**EXERCISE REQUIREMENTS**: Repeat each of the items below word for word, leaving every line unchanged.

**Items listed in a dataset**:

= = = =

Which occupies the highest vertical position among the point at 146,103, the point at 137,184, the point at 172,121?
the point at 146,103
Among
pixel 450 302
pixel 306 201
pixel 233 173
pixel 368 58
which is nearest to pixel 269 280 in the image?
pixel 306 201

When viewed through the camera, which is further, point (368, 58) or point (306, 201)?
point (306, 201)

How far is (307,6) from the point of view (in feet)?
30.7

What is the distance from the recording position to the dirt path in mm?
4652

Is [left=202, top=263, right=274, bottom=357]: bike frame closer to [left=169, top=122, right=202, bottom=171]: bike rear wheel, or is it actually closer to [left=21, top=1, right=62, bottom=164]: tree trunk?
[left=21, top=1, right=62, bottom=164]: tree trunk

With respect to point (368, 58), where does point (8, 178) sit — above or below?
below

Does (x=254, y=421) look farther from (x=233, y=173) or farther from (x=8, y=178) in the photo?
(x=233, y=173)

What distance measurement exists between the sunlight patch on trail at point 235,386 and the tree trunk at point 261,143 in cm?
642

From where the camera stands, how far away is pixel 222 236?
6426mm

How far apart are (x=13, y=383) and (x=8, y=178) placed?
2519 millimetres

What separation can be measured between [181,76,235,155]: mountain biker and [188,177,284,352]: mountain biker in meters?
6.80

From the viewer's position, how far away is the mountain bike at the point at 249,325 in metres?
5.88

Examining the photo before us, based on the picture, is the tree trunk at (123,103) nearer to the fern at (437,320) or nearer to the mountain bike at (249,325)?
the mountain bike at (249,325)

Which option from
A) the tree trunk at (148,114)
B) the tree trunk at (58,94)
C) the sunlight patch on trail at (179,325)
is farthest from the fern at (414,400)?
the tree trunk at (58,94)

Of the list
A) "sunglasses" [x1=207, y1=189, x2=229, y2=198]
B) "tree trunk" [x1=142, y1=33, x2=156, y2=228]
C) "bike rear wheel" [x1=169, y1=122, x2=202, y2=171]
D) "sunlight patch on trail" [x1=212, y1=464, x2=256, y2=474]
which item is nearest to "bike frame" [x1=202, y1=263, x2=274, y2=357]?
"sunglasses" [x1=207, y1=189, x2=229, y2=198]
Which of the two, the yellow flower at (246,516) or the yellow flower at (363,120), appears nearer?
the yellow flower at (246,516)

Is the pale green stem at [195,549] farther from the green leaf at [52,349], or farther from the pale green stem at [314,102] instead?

= = = =

**RESULT**:
Which occupies the highest vertical position among the point at 146,103, the point at 137,184, the point at 172,121?
the point at 146,103
Among
pixel 450 302
pixel 306 201
pixel 233 173
pixel 368 58
which is nearest to pixel 269 280 in the image?
pixel 306 201

When viewed through the camera, which is further, point (368, 58) or point (306, 201)?
point (306, 201)

How far is (307,6) from the point of view (in feet)?
30.7

What is the distance from the recording position to the dirt path in mm?
4652

Is [left=202, top=263, right=274, bottom=357]: bike frame closer to [left=169, top=122, right=202, bottom=171]: bike rear wheel, or is it actually closer to [left=21, top=1, right=62, bottom=164]: tree trunk?
[left=21, top=1, right=62, bottom=164]: tree trunk

With respect to point (368, 58), where does point (8, 178) sit — above or below?
below

Does (x=254, y=421) look farther from (x=233, y=173) or farther from (x=8, y=178) in the photo?
(x=233, y=173)

What distance measurement exists between the sunlight patch on trail at point 235,386 and the tree trunk at point 261,143 in cm?
642

From where the camera stands, how far away is pixel 222 236?
6426mm

How far apart are (x=13, y=383) and (x=8, y=178) placed?
2519 millimetres

What separation can be measured between [181,76,235,155]: mountain biker and [188,177,284,352]: mountain biker in meters?
6.80

From the viewer's position, how far away is the mountain bike at the point at 249,325 in metres?
5.88

Examining the photo before us, based on the picture, is the tree trunk at (123,103) nearer to the fern at (437,320) or nearer to the mountain bike at (249,325)?
the mountain bike at (249,325)

Which option from
A) the tree trunk at (148,114)
B) the tree trunk at (58,94)
C) the sunlight patch on trail at (179,325)
is farthest from the fern at (414,400)?
the tree trunk at (58,94)

Of the list
A) "sunglasses" [x1=207, y1=189, x2=229, y2=198]
B) "tree trunk" [x1=142, y1=33, x2=156, y2=228]
C) "bike rear wheel" [x1=169, y1=122, x2=202, y2=171]
D) "sunlight patch on trail" [x1=212, y1=464, x2=256, y2=474]
which item is nearest to "bike frame" [x1=202, y1=263, x2=274, y2=357]?
"sunglasses" [x1=207, y1=189, x2=229, y2=198]
Which of the two, the yellow flower at (246,516) or the yellow flower at (363,120), appears nearer?
the yellow flower at (246,516)

Is the pale green stem at [195,549] farther from the green leaf at [52,349], or farther from the pale green stem at [314,102] instead?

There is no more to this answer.